# [Set of tasks]
A: From the ResStock passage, quote the text between "States and Local" and "appealing to residents?", inclusive.
B: Name every organization that the ResStock passage says has partnered in developing the tool.
C: Answer these from the ResStock passage:
(i) At which laboratory was ResStock created?
(ii) In what year did development of ResStock begin?
(iii) What kind of home can ResStock currently assess for energy efficiency potential?

# [Page excerpt]
::::::

Energy efficiency programs may be given an energy savings goal to meet. What are the most cost-effective ways to achieve those savings?

Home performance contractors are called upon to answer questions like these. There is now a tool that can answer these questions at various scales—national, state, and local (see “Example Applications”). ResStock, a residential building stock model, is a newly available public domain tool created at the National Renewable Energy Laboratory (NREL) to inform residential energy efficiency upgrades and program design. ResStock can assess the technical and economic potential of upgrades across fuel types—electricity, natural gas, propane, and fuel oil. Various cost-effectiveness thresholds can be used to evaluate economic potential in ResStock. Examples include net present value, simple payback period, savings-to-investment ratio, and utility program cost-benefit tests.

Example Applications

ResStock analysis can be used to answer questions for a variety of applications:

Home Performance Contractors and Manufacturers

What replacement equipment best meets our three goals
of affordability, energy efficiency, and comfort?

How does market size for our technology vary regionally?

States and Local Communities

What key upgrades by house type are prevalent in our state
or city?

How can we optimize incentive programs to make upgrades more appealing to residents?

How large a role can buildings play in meeting our state’s or city’s energy or emissions goals?

Utilities

Which targeted energy efficiency improvements based on each segment of housing stock pass cost-effectiveness tests?

Which energy efficiency measures and distributed energy
resources are best for relieving grid congestion? Which ones are best for facilitating more variable energy resources on the grid?

Development of ResStock began in 2013 for DOE and has benefited from partnerships with the Bonneville Power Administration; U.S. Environmental Protection Agency; Tendril; the City of Boulder, Colorado; and Radiant Labs. Currently, ResStock can assess the energy efficiency potential of single-family detached homes, but work is under way to expand that capability to include single-family attached homes and low-rise multifamily buildings.

::::::

# [Information supplied]
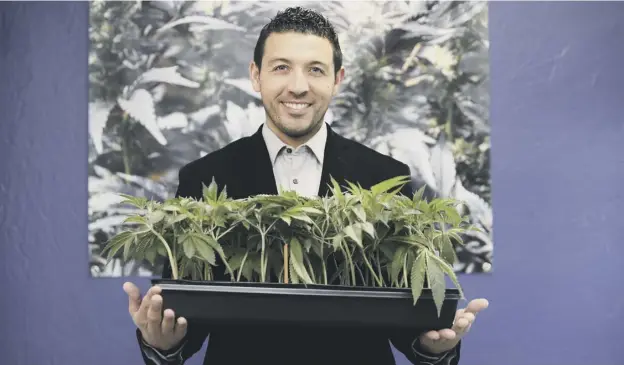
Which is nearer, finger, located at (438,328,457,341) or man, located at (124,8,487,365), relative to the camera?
finger, located at (438,328,457,341)

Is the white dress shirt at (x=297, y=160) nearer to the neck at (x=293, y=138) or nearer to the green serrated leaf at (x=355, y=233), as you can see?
the neck at (x=293, y=138)

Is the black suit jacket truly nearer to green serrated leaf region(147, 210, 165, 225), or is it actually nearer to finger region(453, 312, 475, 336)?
finger region(453, 312, 475, 336)

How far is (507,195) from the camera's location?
2.32 m

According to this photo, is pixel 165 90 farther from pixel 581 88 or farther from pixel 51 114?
pixel 581 88

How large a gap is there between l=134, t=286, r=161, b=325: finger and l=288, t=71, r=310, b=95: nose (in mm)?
531

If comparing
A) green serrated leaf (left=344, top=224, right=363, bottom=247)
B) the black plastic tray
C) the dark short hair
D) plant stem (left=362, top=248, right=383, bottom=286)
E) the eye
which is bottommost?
the black plastic tray

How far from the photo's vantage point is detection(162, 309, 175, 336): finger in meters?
0.95

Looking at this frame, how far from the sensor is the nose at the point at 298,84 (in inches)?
52.2

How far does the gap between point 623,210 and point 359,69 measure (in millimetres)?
1005

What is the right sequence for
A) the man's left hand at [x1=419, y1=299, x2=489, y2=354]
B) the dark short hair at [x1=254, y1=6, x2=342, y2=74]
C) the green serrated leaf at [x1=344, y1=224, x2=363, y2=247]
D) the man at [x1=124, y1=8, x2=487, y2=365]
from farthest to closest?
the dark short hair at [x1=254, y1=6, x2=342, y2=74], the man at [x1=124, y1=8, x2=487, y2=365], the man's left hand at [x1=419, y1=299, x2=489, y2=354], the green serrated leaf at [x1=344, y1=224, x2=363, y2=247]

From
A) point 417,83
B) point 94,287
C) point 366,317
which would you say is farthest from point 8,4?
point 366,317

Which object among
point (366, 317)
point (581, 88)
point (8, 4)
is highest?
point (8, 4)

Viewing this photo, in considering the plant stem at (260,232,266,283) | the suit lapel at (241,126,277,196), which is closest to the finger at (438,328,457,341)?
the plant stem at (260,232,266,283)

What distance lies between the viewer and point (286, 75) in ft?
4.44
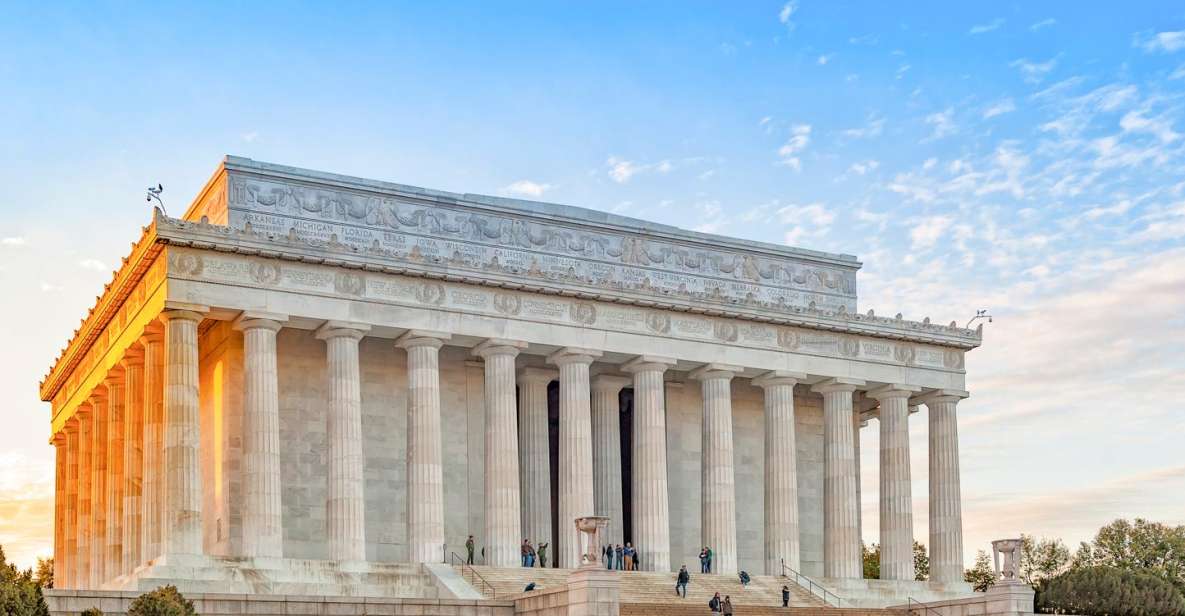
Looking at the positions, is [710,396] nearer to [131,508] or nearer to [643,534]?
[643,534]

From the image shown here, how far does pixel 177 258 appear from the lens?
5450 centimetres

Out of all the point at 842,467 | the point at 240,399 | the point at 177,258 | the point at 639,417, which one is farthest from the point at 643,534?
the point at 177,258

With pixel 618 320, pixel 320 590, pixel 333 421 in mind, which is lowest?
pixel 320 590

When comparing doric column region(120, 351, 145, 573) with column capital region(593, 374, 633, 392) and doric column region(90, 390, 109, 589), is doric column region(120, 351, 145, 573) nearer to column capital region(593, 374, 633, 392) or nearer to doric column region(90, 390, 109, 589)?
doric column region(90, 390, 109, 589)

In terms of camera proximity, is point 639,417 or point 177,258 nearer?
point 177,258

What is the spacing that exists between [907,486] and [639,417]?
521 inches

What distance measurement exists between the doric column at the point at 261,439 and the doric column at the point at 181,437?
1.83 metres

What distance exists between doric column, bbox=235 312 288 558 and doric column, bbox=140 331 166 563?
284 centimetres

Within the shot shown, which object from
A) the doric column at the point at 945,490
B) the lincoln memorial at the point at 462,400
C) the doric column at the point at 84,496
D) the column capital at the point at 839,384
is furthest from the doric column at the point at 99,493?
the doric column at the point at 945,490

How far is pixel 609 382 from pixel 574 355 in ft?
15.8

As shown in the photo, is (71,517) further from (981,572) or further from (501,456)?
(981,572)

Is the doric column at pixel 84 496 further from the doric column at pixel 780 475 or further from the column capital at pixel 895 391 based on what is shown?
the column capital at pixel 895 391

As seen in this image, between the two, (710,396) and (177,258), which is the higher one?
(177,258)

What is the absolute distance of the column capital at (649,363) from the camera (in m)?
63.4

::::::

# [Exercise results]
A:
States and Local Communities

What key upgrades by house type are prevalent in our state
or city?

How can we optimize incentive programs to make upgrades more appealing to residents?

B:
Bonneville Power Administration
U.S. Environmental Protection Agency
Tendril
the City of Boulder, Colorado
Radiant Labs

C:
(i) The National Renewable Energy Laboratory (NREL)
(ii) 2013
(iii) Single-family detached homes